Below is the final result:

student_id	status	course_info
6	Probation	53 Statistics 2019-10-05
13	Probation	58 Statistics 2019-10-05
15	Probation	57 Statistics 2019-10-05
18	Probation	0 History 2019-10-05
20	Probation	40 Chemistry 2019-10-05,54 Statistics 2019-10-05,0 History 2019-10-05
23	Probation	36 Chemistry 2019-10-05,57 Statistics 2019-10-05
1	Withdrawal	0 Chemistry 2019-10-05,0 Mathematics 2019-05-09,14 Statistics 2019-10-05
12	Withdrawal	52 Statistics 2019-10-05,40 Computer Science 2019-05-09,44 Commerce 2019-05-09,47 Mathematics 2019-05-09
21	Withdrawal	0 Chemistry 2019-10-05,35 Computer Science 2019-05-09,48 Statistics 2019-10-05
22	Withdrawal	55 Commerce 2019-05-09,49 Statistics 2019-10-05,41 Chemistry 2019-10-05

Looking at the SQL query above you can easily see how we are storing data in memory and re-using them in subsequent CTEs and the main query thus breaking down the problem into smaller bits until we have enough info to generate/return our final ResultSet. This greatly improves performance as opposed to running through the table several times.

The query is also quite readable as we are naming parts of the query while using the CTE names.

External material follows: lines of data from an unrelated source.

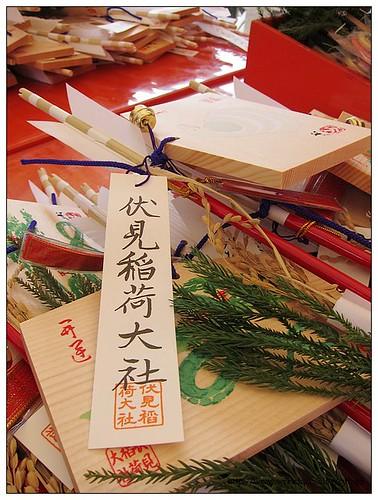 想当年第一次去东京浅草寺时竟然抽了个下下签大凶!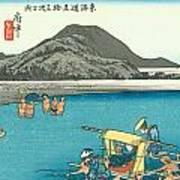 Tokaido - Fuchu Art Print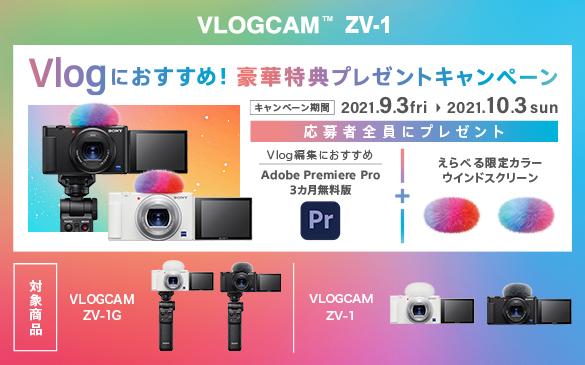 VLOGCAM ZV-1 対象の「Vlogにおすすめ!豪華特典プレゼントキャンペーン」10月3日(日)まで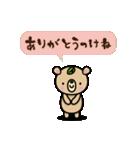 しぞーかのクマ2(個別スタンプ:01)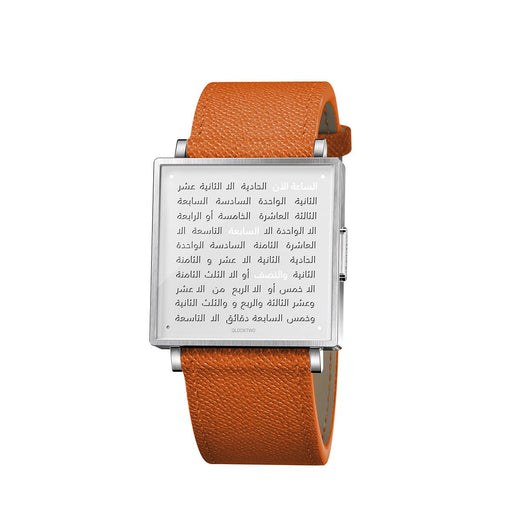 Qlocktwo W35 Arabic <br> Leather Orange Strap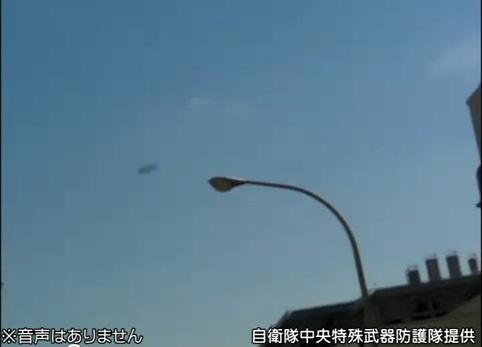 UFO2?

I would like to make one last attempt to show you how readable CTEs are by showing you the nested subquery equivalent( Brace yourself, comrades!⛈⚡️🎇):



SELECT r.student_id,  id_status.status, STRING_AGG(
        CONCAT(r.score, ' ',r.course, ' ',  r.course_end_date), ','
    ) as course_info

FROM results AS r
JOIN (
    SELECT 
        DISTINCT COALESCE(w.student_id, p.student_id) AS student_id,
    CASE 
        WHEN w.student_id IS NOT NULL THEN 'Withdrawal'
        WHEN p.student_id IS NOT NULL THEN 'Probation'
    END AS status   FROM (
        SELECT s1.student_id
        FROM (
            SELECT student_id, course_end_date,score FROM results
            WHERE  
                score < 60 AND 
                course_end_date BETWEEN '2019-05-01'  AND '2019-07-30' 
        ) as s1
        JOIN (
            SELECT student_id, course_end_date,score FROM results
            WHERE  
                score < 60 AND 
                course_end_date BETWEEN '2019-08-01' AND '2019-10-30'
        ) AS s2
            ON s1.student_id = s2.student_id

    ) as w
    FULL JOIN (
        SELECT student_id
        FROM (
            SELECT student_id, course_end_date,score FROM results
            WHERE  
                score < 60 AND 
                course_end_date BETWEEN '2019-08-01' AND '2019-10-30' 
        ) AS lt_60_in_semester_1
        WHERE student_id NOT IN
        (
            SELECT student_id 
            FROM (
                SELECT s1.student_id
                FROM (
                    SELECT student_id, course_end_date,score FROM results
                    WHERE  
                        score < 60 AND 
                        course_end_date BETWEEN '2019-05-01'  AND '2019-07-30' 
                ) as s1
                JOIN (
                    SELECT student_id, course_end_date,score FROM results
                    WHERE  
                        score < 60 AND 
                        course_end_date BETWEEN '2019-08-01' AND '2019-10-30' 
                ) AS s2
                    ON s1.student_id = s2.student_id
            ) AS  withdrawal
        )

     )as p
        ON p.student_id = w.student_id 
    ORDER BY status
) AS id_status
    ON r.student_id = id_status.student_id
WHERE
    r.score < 60 AND
    r.course_end_date BETWEEN '2019-05-01' AND '2019-10-30' 
GROUP BY r.student_id, id_status.status
ORDER BY id_status.status ;

I believe you now get the point! 😉

Conclusion

In this blogpost:

we have looked at CTEs what they are and how they work
we have seen that CTEs are more readable than nested subqueries
we have also seen that CTEs can improve performance.
finally, that CTEs can be used to efficiently answer complex questions

I would like to conclude guys by urging you to look at the query that used CTEs to answer the question in the Complex Question section. How would you make it more efficient?